**To do**
**A)** Answer these questions using the choanal atresia report:
(i) For how long was the mitomycin applied to the newly opened nasopharyngeal area?
(ii) Of the 20 patients, how many retained fully open choanae?
(iii) According to historical statistics, how many surgical corrections do patients with bilateral atresia typically undergo?
**B)** From the choanal atresia report, quote the passage starting with "No patient was" and going on through "choanae were closed.".
**C)** Recast the paragraph of the choanal atresia report that begins "No patient was lost to follow-up" as a short list that keeps its main facts.

**Study text**
== Segment start ==

Before completing the procedure, we used backbiting forceps to remove the posteroinferior vomer. After creation of the neochoanae, 0.5 mg of mitomycin was applied in 1 mL of solution to the newly opened nasopharyngeal area via neuropledgets for 3 minutes. Assessment was made regarding placement of endotracheal tube stents. Four weeks after the initial operation, or after stent removal, the area was reassessed for granulation tissue formation. Repeated nasal endoscopy was also continued periodically in an outpatient setting.
Neochoanae were classified as closed (no opening), open (patent enough to pass a 3.5-mm endotracheal tube), or narrowed (a neochoana too small to pass a 3.5-mm endotracheal tube, but not entirely closed). Figure 1 shows the narrowed and Figure 2, the open postoperative results.
No patient was lost to follow-up. Outcome measurements are based on the 3-month postoperative visit, though assessment of choanae size did not change for anyone after that period. In 8 cases, a second application of mitomycin was delivered. Of the 20 patients, 17 retained fully open choanae. The remaining 3 experienced improvement from total stenosis to narrowed choanae; none of the patients' choanae were closed.
Interestingly, the 3 patients classified with narrow openings all had small nasal cavities that prohibited our preferred endoscopic drillout procedure. Two patients required a combination transpalatal/transnasal approach while 1 patient's anatomy allowed only a transpalatal approach. Patients underwent second procedures if they developed symptomatic obstructions or at the first sign of granulation tissue formation. Eight patients (40%) underwent a second procedure with the application of mitomycin. Seven of these had unilateral atresia, while only 1 had bilateral atresia. None of the patients required a third procedure. No complications were experienced with either the handling or the application of the mitomycin.
Our study illustrates the benefit of applying mitomycin to the neochoanae during choanal atresia surgery. Adding very little time to the operation and no complications, mitomycin treatment inhibits fibroblast growth and migration and allows for healing with decreased scar formation as seen in the eyes, ears, larynx, and sinus ostia. Our results compare favorably with historical statistics, which illustrate that patients with bilateral and unilateral atresia typically undergo 5 and 3 surgical corrections, respectively. This study is limited by the small number of patients, but it serves only as a preliminary study, which we have decided to report secondary to the success the intervention has achieved in limited numbers. We intend to observe our cohort for a longer time and also to enroll additional patients in the same study, including more primary repairs. With the rarity of the disease, sharing our results will allow us to compare our findings with those obtained at other centers. An ideal study would be to compare mitomycin treatment with placebo in bilateral atresia.
The use of mitomycin as an adjunct to the repair of choanal atresia may offer improved patency with a decreased need for stenting, dilatations, and revision surgery. Newer endoscopic techniques with powered instrumentation further enhance the safety and efficacy in the repair of choanal atresia. Questions remain as to how a brief application of a topical agent (which the body quickly metabolizes) can have a long-term effect on healing. There may be a role for injectable mitomycin, or mitomycin in slow-release form, perhaps on the surface of choanal stents.
Accepted for publication September 20, 2001.

== Segment end ==

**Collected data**
== Segment start ==

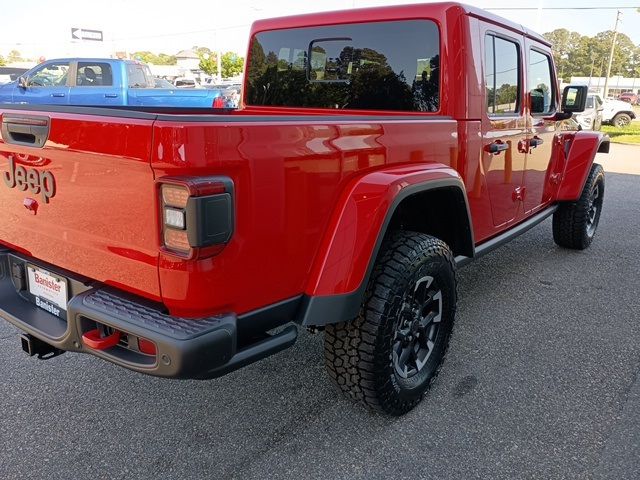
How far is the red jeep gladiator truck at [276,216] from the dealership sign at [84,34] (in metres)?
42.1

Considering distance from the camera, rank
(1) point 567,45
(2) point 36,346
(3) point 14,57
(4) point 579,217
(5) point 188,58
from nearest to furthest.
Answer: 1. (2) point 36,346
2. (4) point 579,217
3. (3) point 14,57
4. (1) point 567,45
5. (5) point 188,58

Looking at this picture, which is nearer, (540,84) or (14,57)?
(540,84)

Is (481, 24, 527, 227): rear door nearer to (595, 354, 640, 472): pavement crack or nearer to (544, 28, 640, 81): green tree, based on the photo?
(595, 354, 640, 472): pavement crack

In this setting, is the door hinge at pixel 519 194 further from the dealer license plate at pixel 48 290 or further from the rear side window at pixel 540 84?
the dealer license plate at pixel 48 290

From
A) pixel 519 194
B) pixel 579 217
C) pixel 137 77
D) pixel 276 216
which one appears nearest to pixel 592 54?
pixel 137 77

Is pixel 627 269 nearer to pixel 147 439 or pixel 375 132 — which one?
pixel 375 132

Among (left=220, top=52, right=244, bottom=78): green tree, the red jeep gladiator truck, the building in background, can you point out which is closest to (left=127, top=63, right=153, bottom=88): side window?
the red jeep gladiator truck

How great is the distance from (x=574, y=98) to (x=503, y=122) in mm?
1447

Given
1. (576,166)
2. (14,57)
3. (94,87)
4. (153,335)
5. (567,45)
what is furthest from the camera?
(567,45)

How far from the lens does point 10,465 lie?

== Segment end ==
== Segment start ==

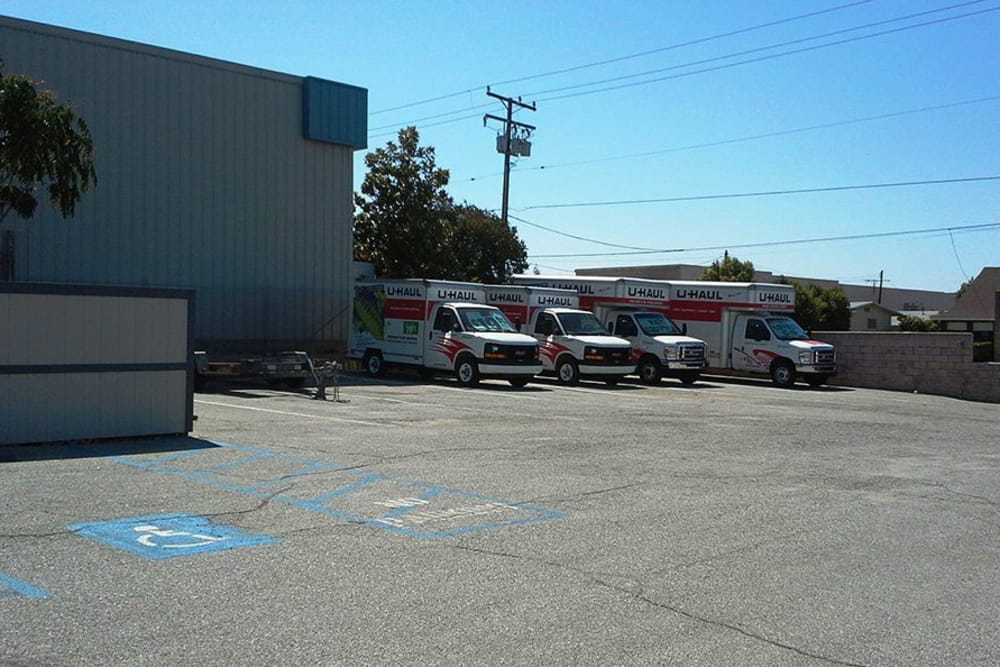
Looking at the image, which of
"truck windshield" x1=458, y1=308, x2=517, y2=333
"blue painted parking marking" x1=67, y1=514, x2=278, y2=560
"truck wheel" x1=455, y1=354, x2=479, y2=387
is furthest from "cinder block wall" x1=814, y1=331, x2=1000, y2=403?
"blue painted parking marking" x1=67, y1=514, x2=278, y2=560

== Segment end ==

**Outputs in order**
**A)**
(i) 3 minutes
(ii) 17
(iii) 5

**B)**
No patient was lost to follow-up. Outcome measurements are based on the 3-month postoperative visit, though assessment of choanae size did not change for anyone after that period. In 8 cases, a second application of mitomycin was delivered. Of the 20 patients, 17 retained fully open choanae. The remaining 3 experienced improvement from total stenosis to narrowed choanae; none of the patients' choanae were closed.

**C)**
- No patient was lost to follow-up.
- Outcomes are based on the 3-month postoperative visit, and no one's choanae size assessment changed after that.
- A second application of mitomycin was given in 8 cases.
- 17 of the 20 patients kept fully open choanae.
- The other 3 improved from total stenosis to narrowed choanae, and no patient's choanae were closed.